MotifEnumerator Software

MotifEnumerator is an improved pattern-driven algorithm for motif finding in DNA sequences proposed in Sze and Zhao (2006).

Depending on whether mismatches and don't cares are allowed, MotifEnumerator has different time and space complexities when l is large enough:

Mismatches allowed: O(4^ll) space, l≤13 on 32-bit systems
- Don't cares not allowed: O(4^llk) time
- Don't cares allowed: O(5^llk) time
Mismatches not allowed: O(lkn) space
- Don't cares not allowed: O(lkn) time
- Don't cares allowed: O(2^llkn) time

where k is the number of sequences, n is the length of each sequence and l is the motif length.

Using MotifEnumerator

The MotifEnumerator source code consists of a single file motifenumerator.c.
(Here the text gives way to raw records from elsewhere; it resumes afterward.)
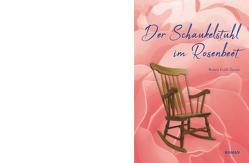 Der Schaukelstuhl im Rosenbeet von Foidl-Zezula,  Beatrix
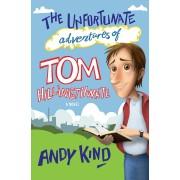 Unfortunate Adventures Of Tom Hillingthwaite, The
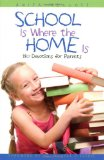 School Is Where the Home Is: 180 Devotions for Homeschool Parents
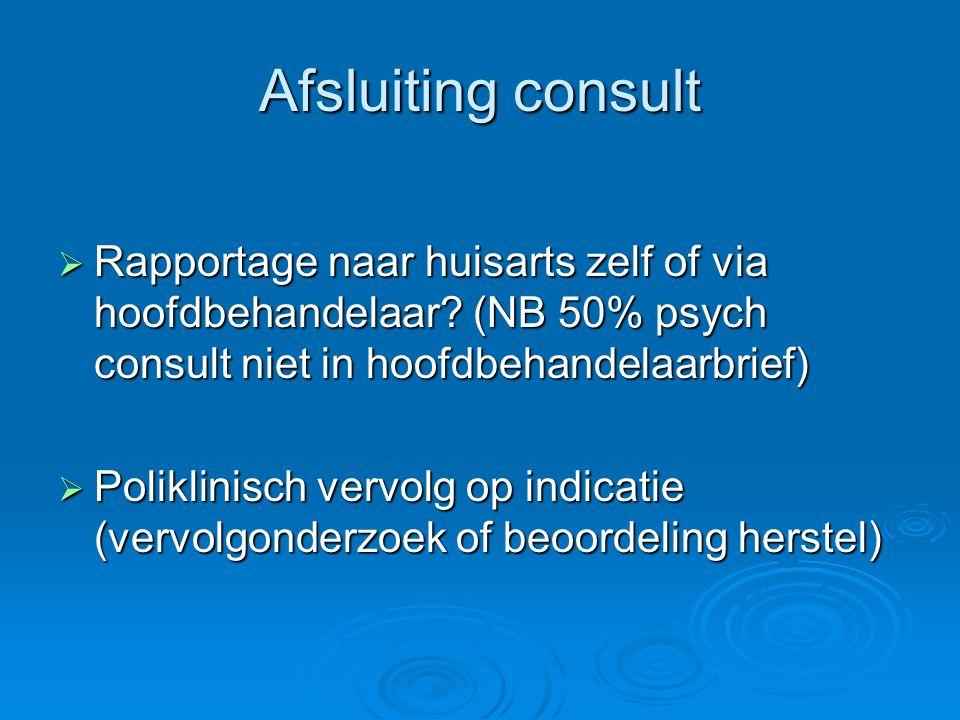 Afsluiting consult Rapportage naar huisarts zelf of via hoofdbehandelaar (NB 50% psych consult niet in hoofdbehandelaarbrief)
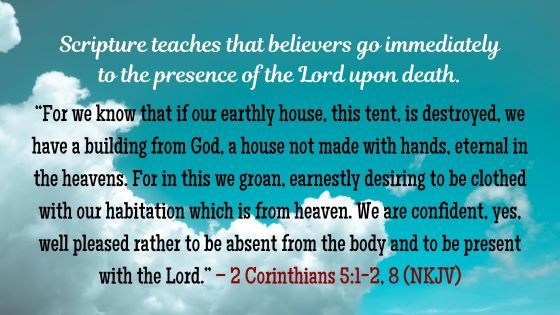 Believers are in God's presence at the moment of death a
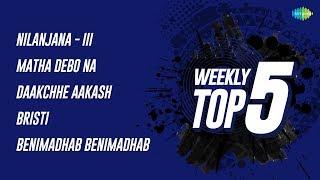 Weekly Top 5   Nilanjana - Iii   Matha Debo Na   Daakchhe Aakash   Bristi   Benimadhab Benimadhab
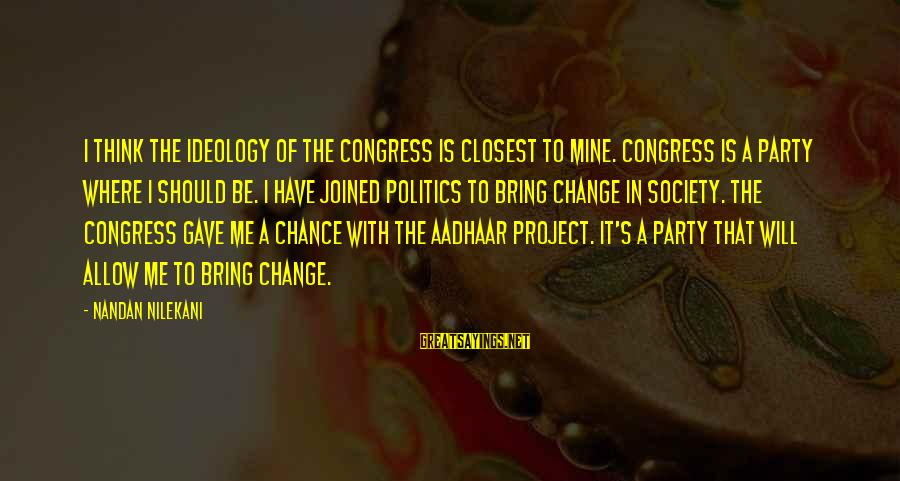 Nilekani Sayings By Nandan Nilekani: I think the ideology of the Congress is closest to mine. Congress is a party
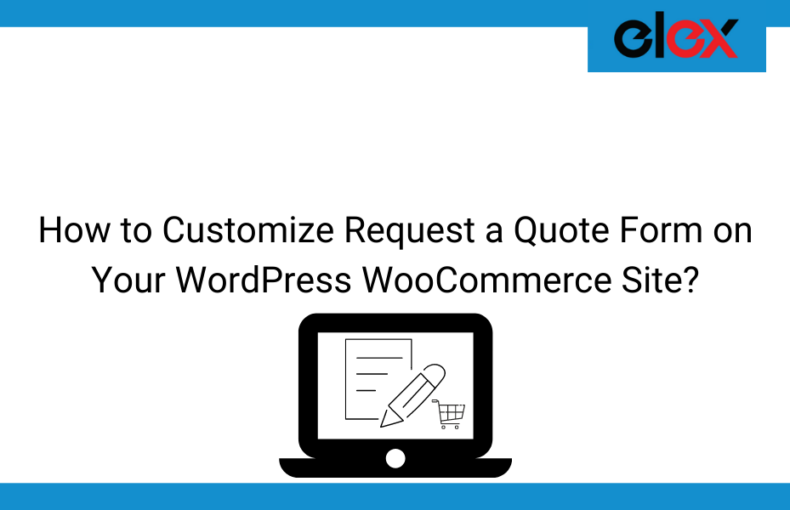 How to Customize Request a Quote Form on Your WordPress WooCommerce Site | Blog Banner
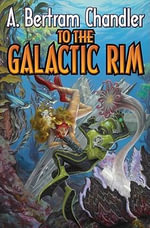 To the Galactic Rim : John Grimes Saga - A. Bertram Chandler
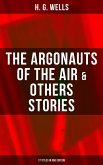 The Argonauts of the Air & Others Stories - 17 Titles in One Edition (eBook, ePUB)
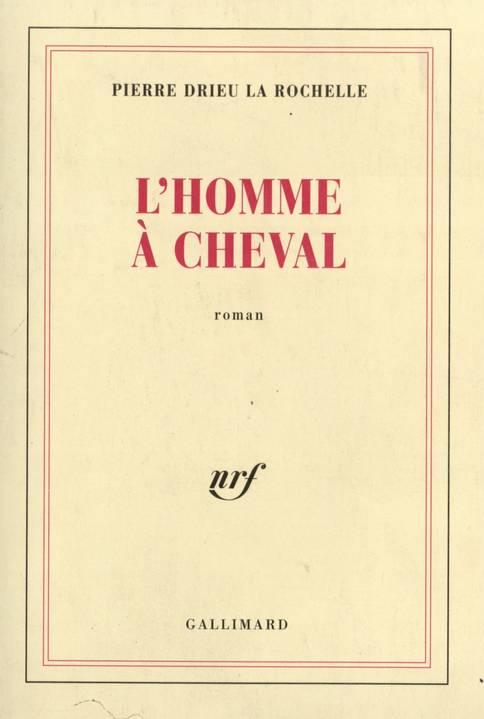 L'homme à cheval - gallimard 1943 - Pierre Drieu la Rochelle-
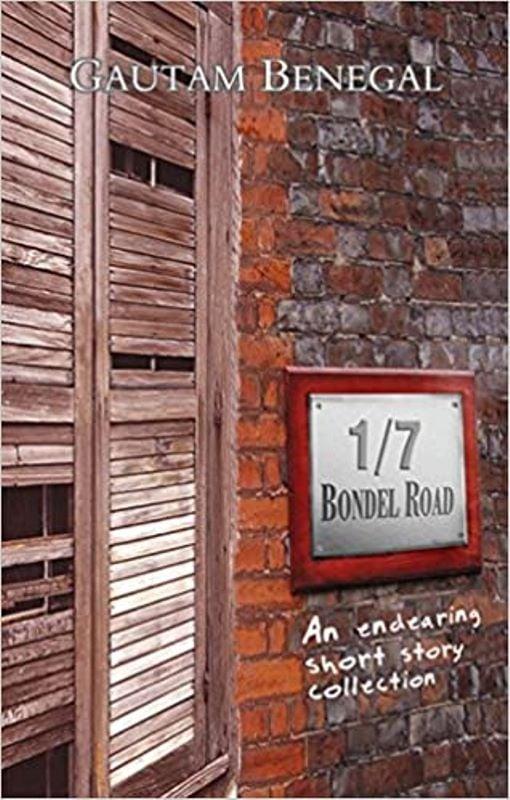 "The cover of Gautam Benegal's Book ""1/7 Bondel Road"""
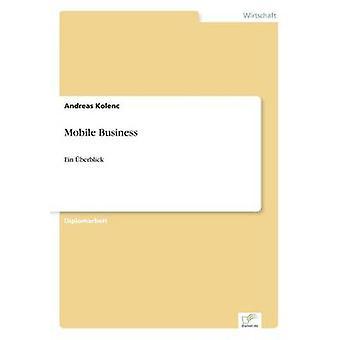 Kolenc ・ アンドレアスによるモバイル事業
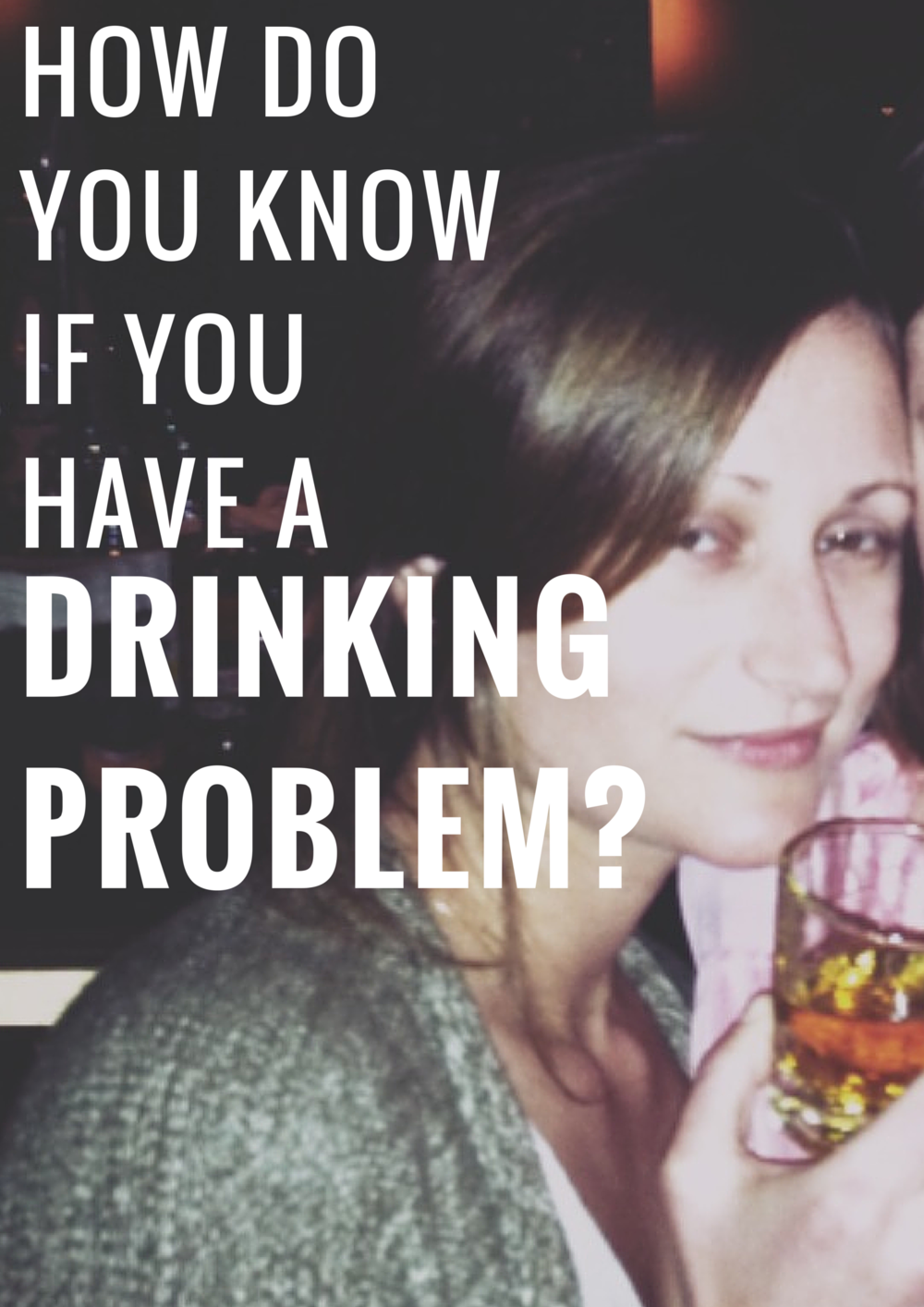 HOW DO YOU KNOW IF YOU HAVE A DRINKING PROBLEM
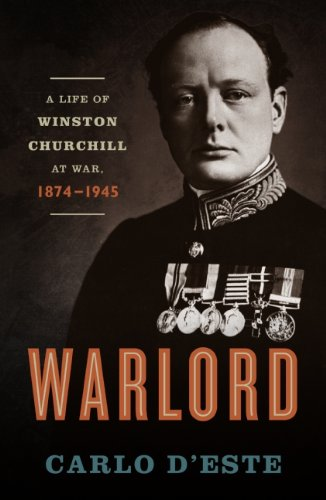 Warlord: A Life of Winston Churchill at War, 1874-1945 cover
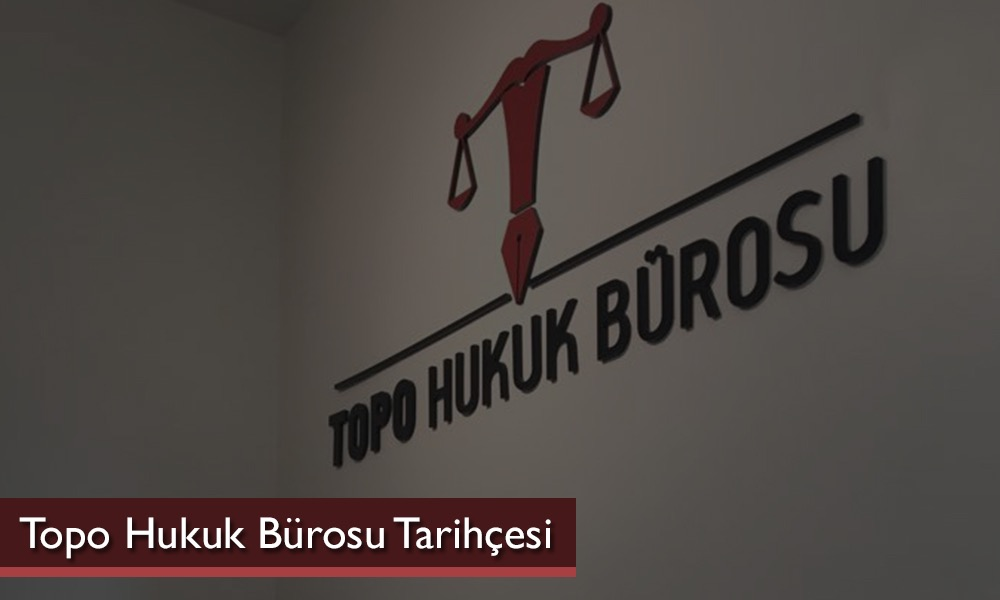 Photo of Topo Hukuk Bürosu Tarihçesi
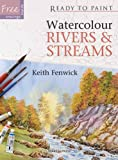 Watercolour Rivers and Streams, Keith Fenwick, 1844484793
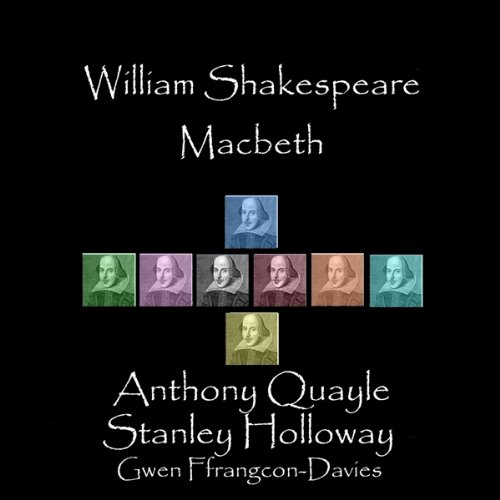 Macbeth                   By:                                                                                                                                 William Shakespeare                               Narrated by:                                                                                                                                 Anthony Quayle,                                                                                        Ian Holm,                                                                                        Alec McCowen,                   and others                 Length: 2 hrs and 8 mins     Not rated yet     Overall 0.0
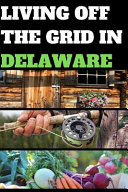Living Off the Grid in Delaware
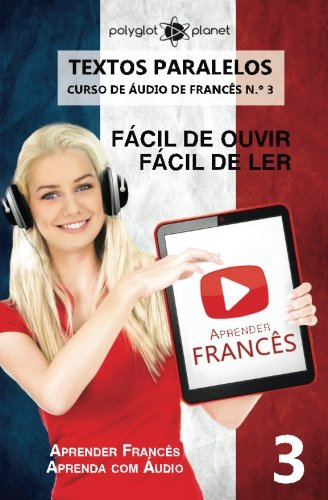 9781536961904: Aprender Francês - Textos Paralelos - Fácil de ouvir - Fácil de ler: Aprender Francês | Aprenda com Áudio: Volume 3 (CURSO DE ÁUDIO DE FRANCÊS)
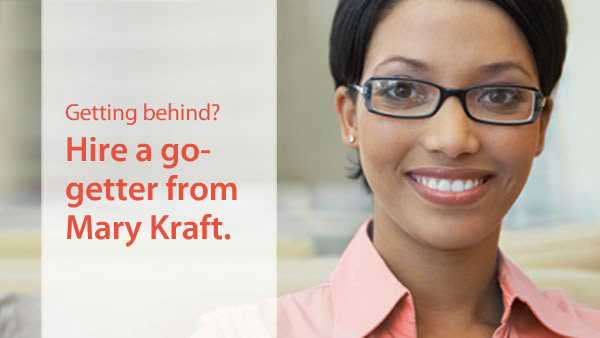 Hire a go-getter from Mary Kraft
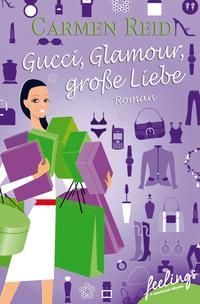 Gucci, Glamour, gro?e LiebeEin Annie-Valentine-Roman【電子書籍】[ Carmen Reid ]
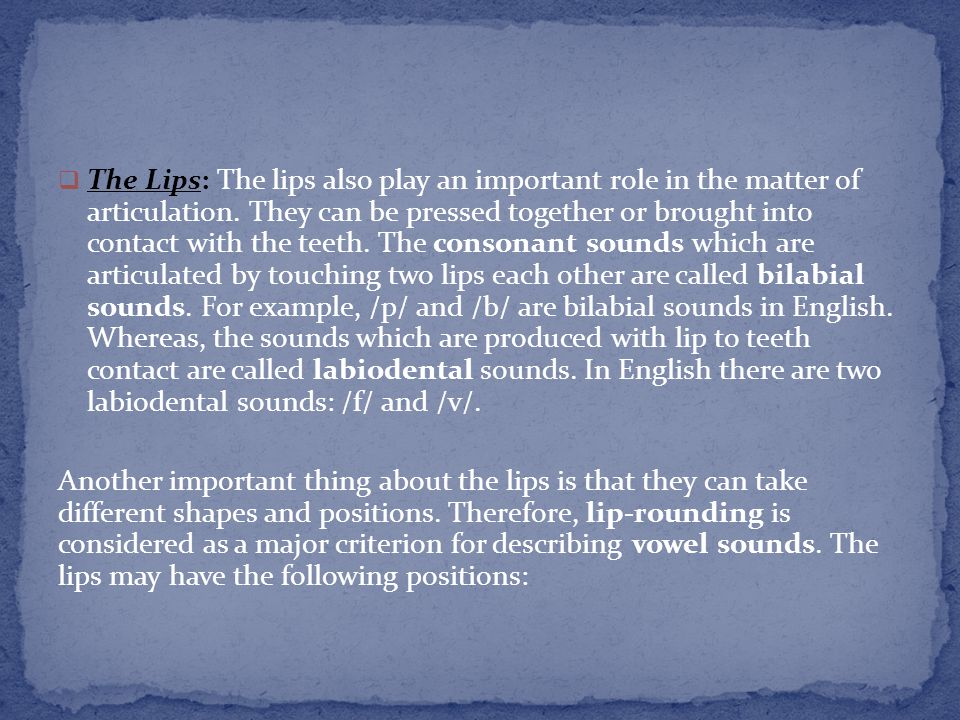The Lips: The lips also play an important role in the matter of articulation. They can be pressed together or brought into contact with the teeth. The consonant sounds which are articulated by touching two lips each other are called bilabial sounds. For example, /p/ and /b/ are bilabial sounds in English. Whereas, the sounds which are produced with lip to teeth contact are called labiodental sounds. In English there are two labiodental sounds: /f/ and /v/.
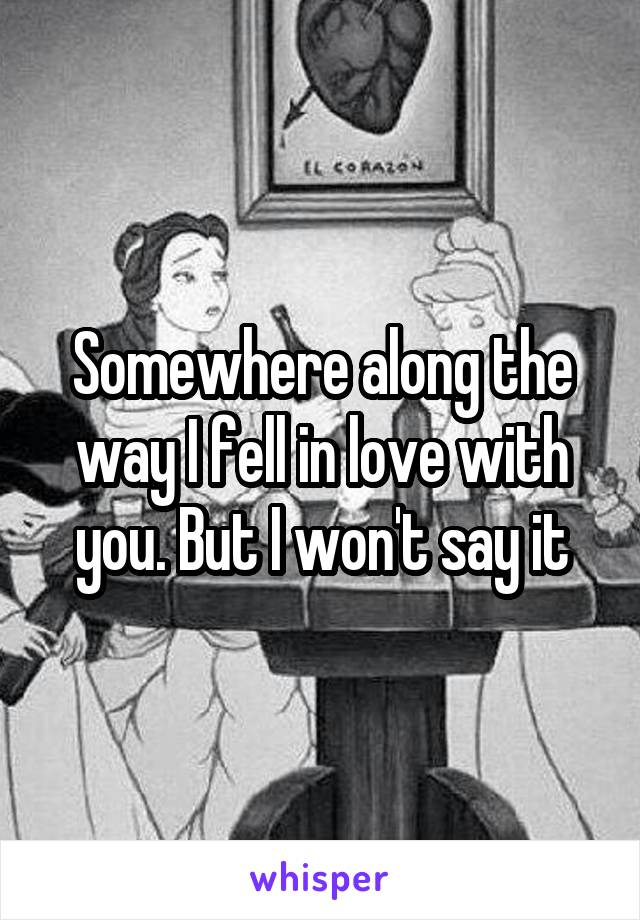 Somewhere along the way I fell in love with you. But I won't say it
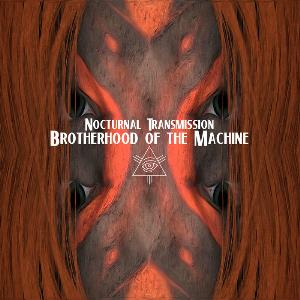 Nocturnal Transmission by BROTHERHOOD OF THE MACHINE album cover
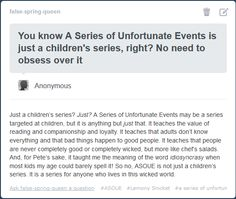 this warms my heart so much, whoever answered this, you kick ass! ASOUE has been in my life since I was eight years old and this story means so much to me. <<<This is so beautiful, and it makes me feel complete Book Tv, Book Show, Book Nerd, A Series Of Unfortunate Events Netflix, Les Orphelins Baudelaire, Lemony Snicket, Book Memes, Netflix Series, Book Fandoms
It can be compiled under the Unix/Linux/Windows(Cygwin) environment with the command "gcc -O3 -o motifenumerator motifenumerator.c".

MotifEnumerator needs four command-line parameters in the following order:

max_len_tuple (l): maximum motif length including don't care positions
max_len_word (l'): maximum number of positions within a motif that are not don't cares (set l'=0 to disallow don't cares)
max_dist (d): maximum number of mismatches allowed
num_strand: 1 means forward strand only, 2 means both strands

The input sample (from stdin) consists of a set of sequences in FASTA format, while the output (to stdout) shows a set of non-overlapping motifs with e-value below 1.0.

The occurrences of each motif are displayed in the format "string seq/pos", where "string" is the motif occurrence, "seq" is the sequence name, and "pos" is the position within the sequence ('-' means reverse strand, while '+' denotes occurrences added after refinement).

For each motif, an additional line following the occurrences displays the motif pattern before refinement (with '-' denoting don't cares), the value of d, and the e-value.

Examples (l=12, num_strand=1, and input sample.fasta):

To allow mismatches but disallow don't cares, use "motifenumerator 12 0 12 1 < sample.fasta"
To allow mismatches and don't cares, use "motifenumerator 12 12 12 1 < sample.fasta"
To disallow mismatches and don't cares, use "motifenumerator 12 0 0 1 < sample.fasta"
To disallow mismatches but allow don't cares, use "motifenumerator 12 12 0 1 < sample.fasta"

Reference

Sze S.-H. and Zhao X. (2006) Improved pattern-driven algorithms for motif finding in DNA sequences. Proceedings of the 2005 Joint RECOMB Satellite Workshops on Systems Biology and Regulatory Genomics, Lecture Notes in Bioinformatics, 4023, 198-211.